I thought of that deserted Southern garden as I followed my own New England road. The flower-plots were in gay bloom all along the way; almost every house had some flowers before it, sometimes carefully fenced about by stakes and barrel staves from the miscreant hens and chickens which lurked everywhere, and liked a good scratch and fluffing in soft earth this year as well as any other. The world seemed full of young life. There were calves tethered in pleasant shady spots, and puppies and kittens adventuring from the doorways. The trees were full of birds: bobolinks, and cat-birds, and yellow-hammers, and golden robins, and sometimes a thrush, for the afternoon was wearing late. We passed the spring which once marked the boundary where three towns met,—Berwick, York, and Wells,—a famous spot in the early settlement of the country, but many of its old traditions are now forgotten. One of the omnipresent regicides of Charles the First is believed to have hidden himself for a long time under a great rock close by. The story runs that he made his miserable home in this den for several years, but I believe that there is no record that more than three of the regicides escaped to this country, and their wanderings are otherwise accounted for. There is a firm belief that one of them came to York, and was the ancestor of many persons now living there, but I do not know whether he can have been the hero of the Baker’s Spring hermitage beside. We stopped to drink some of the delicious water, which never fails to flow cold and clear under the shade of a great oak, and were amused with the sight of a flock of gay little country children who passed by in deep conversation. What could such atoms of humanity be talking about? “Old times,” said John, the master of horse, with instant decision.
We met now and then a man or woman, who stopped to give us hospitable greeting; but there was no staying for visits, lest the daylight might fail us. It was delightful to find this old-established neighborhood so thriving and populous, for a few days before I had driven over three miles of road, and passed only one house that was tenanted, and six cellars or crumbling chimneys where good farmhouses had been, the lilacs blooming in solitude, and the fields, cleared with so much difficulty a century or two ago, all going back to the original woodland from which they were won. What would the old farmers say to see the fate of their worthy bequest to the younger generation? They would wag their heads sorrowfully, with sad foreboding.

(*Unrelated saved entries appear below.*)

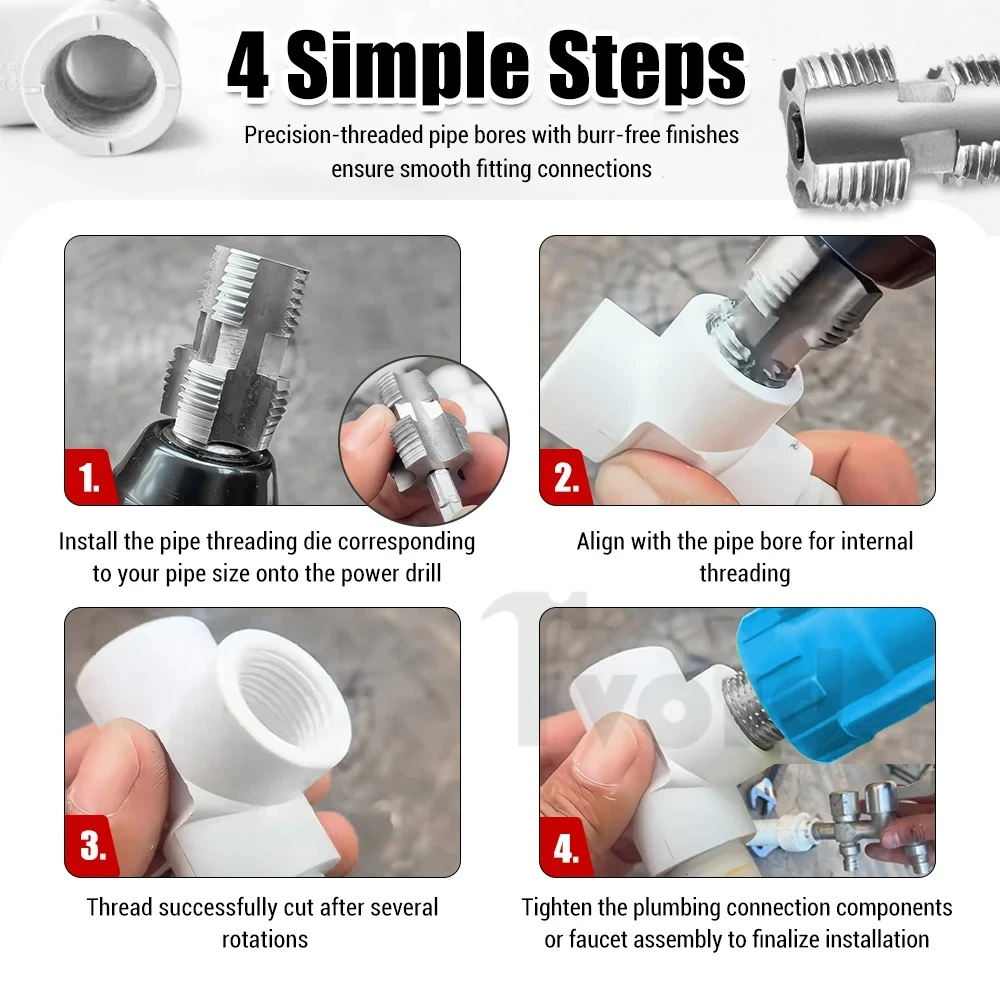 4 Simple Steps

Precision-threaded pipe bores with burr-free finishes ensure smooth fitting connections

1.

Install the pipe threading die corresponding to your pipe size onto the power drill

2.

Align with the pipe bore for internal threading

3.

Thread successfully cut after several rotations

4.

Tighten the plumbing connection components or faucet assembly to finalize installation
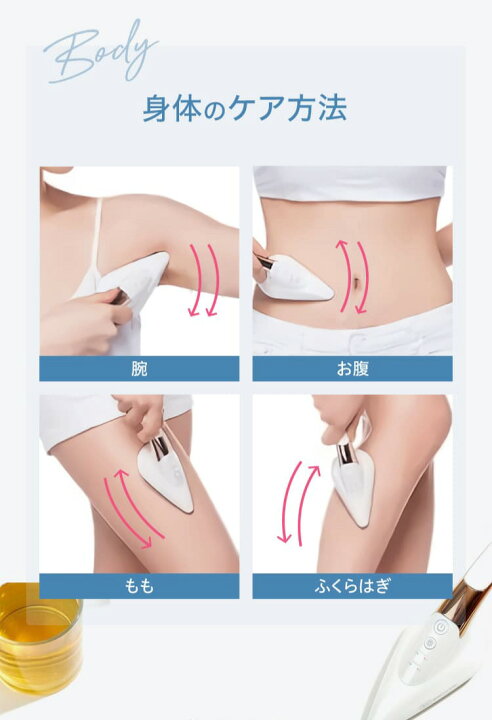 Body

身体のケア方法

腕

お腹

もも

ふくらはぎ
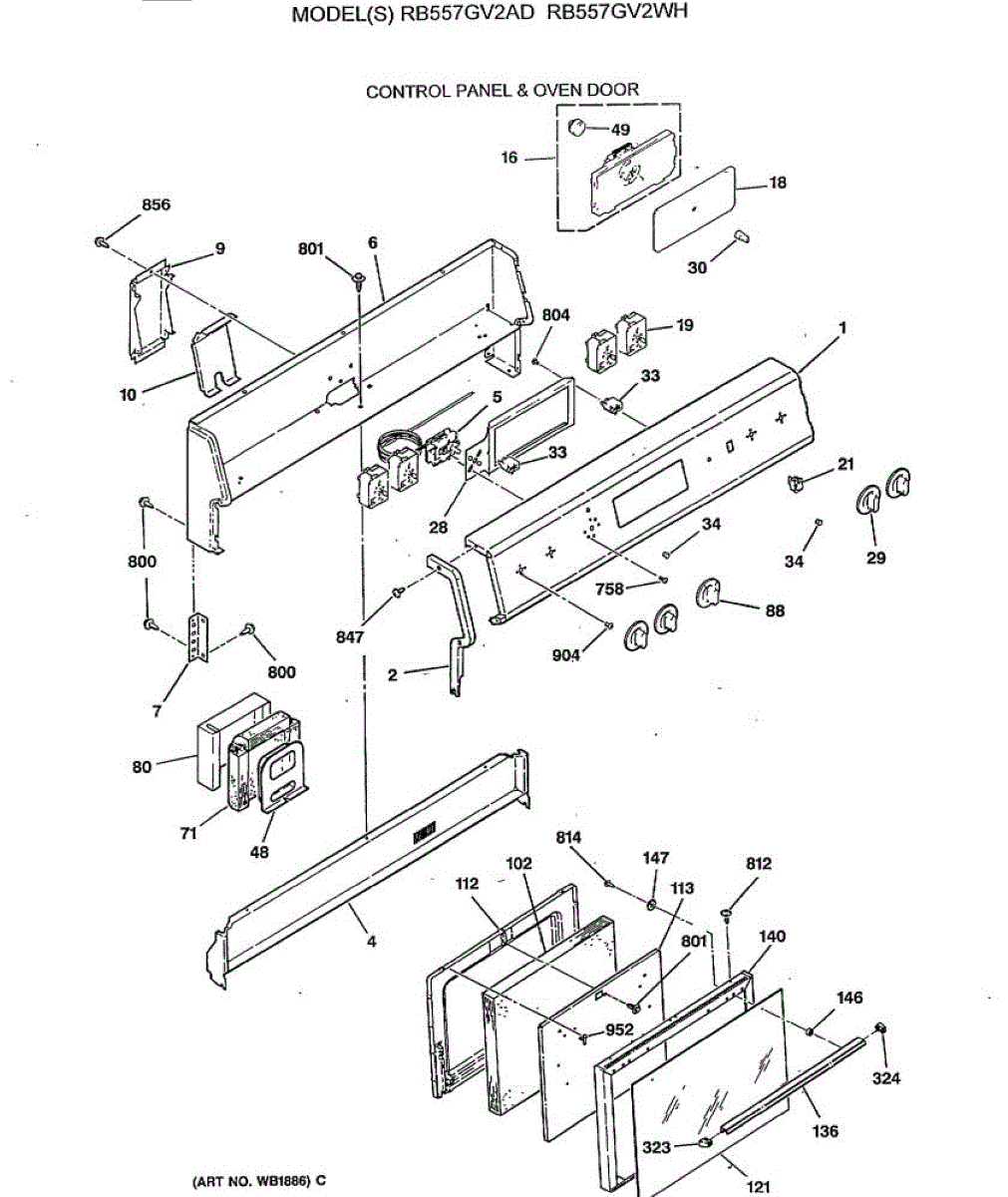 MODEL(S) RB557GV2AD RB557GV2WH

CONTROL PANEL & OVEN DOOR

49
16
18
30
856
9
801
6
804
19
1
10
33
5
33
21
28
34
34
29
800
758
88
847
904
800
2
7
80
71
48
814
147
812
112
102
113
801
140
4
146
952
324
136
323
121

(ART NO. WB1886) C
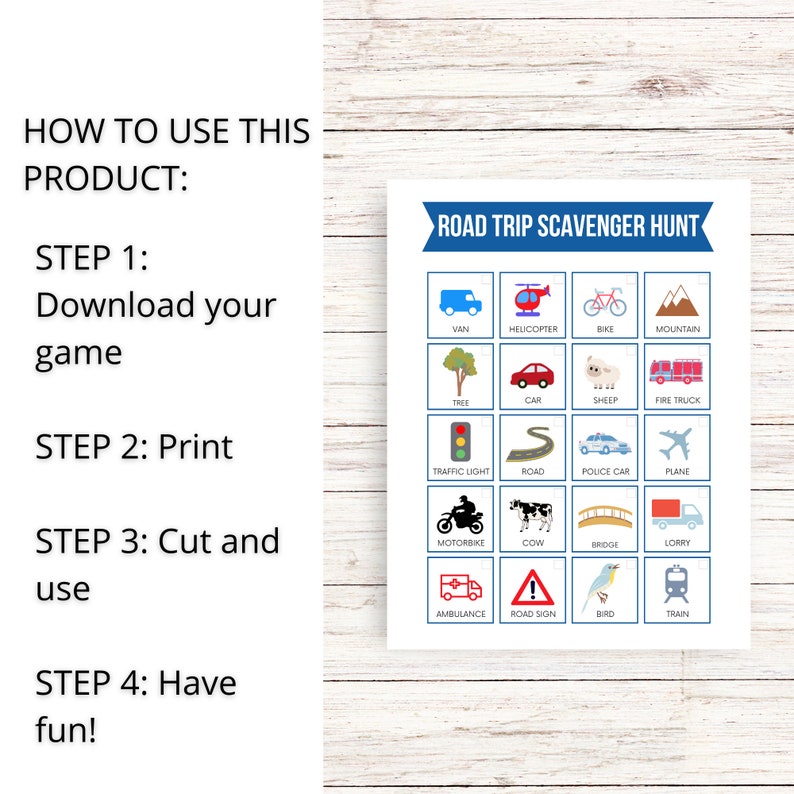 HOW TO USE THIS PRODUCT:

STEP 1: Download your game

STEP 2: Print

STEP 3: Cut and use

STEP 4: Have fun!

ROAD TRIP SCAVENGER HUNT

| VAN | HELICOPTER | BIKE | MOUNTAIN |
|---|---|---|---|
| TREE | CAR | SHEEP | FIRE TRUCK |
| TRAFFIC LIGHT | ROAD | POLICE CAR | PLANE |
| MOTORBIKE | COW | BRIDGE | LORRY |
| AMBULANCE | ROAD SIGN | BIRD | TRAIN |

After we had passed more woodland and a well-known quarry, where, for a wonder, the derrick was not creaking and not a single hammer was clinking at the stone wedges, we did not see any one hoeing in the fields, as we had seen so many on the white rose road, the other side of the hills. Presently we met two or three people walking sedately, clad in their best clothes. There was a subdued air of public excitement and concern, and one of us remembered that there had been a death in the neighborhood; this was the day of the funeral. The man had been known to us in former years. We had an instinct to hide our unsympathetic pleasuring, but there was nothing to be done except to follow our homeward road straight by the house.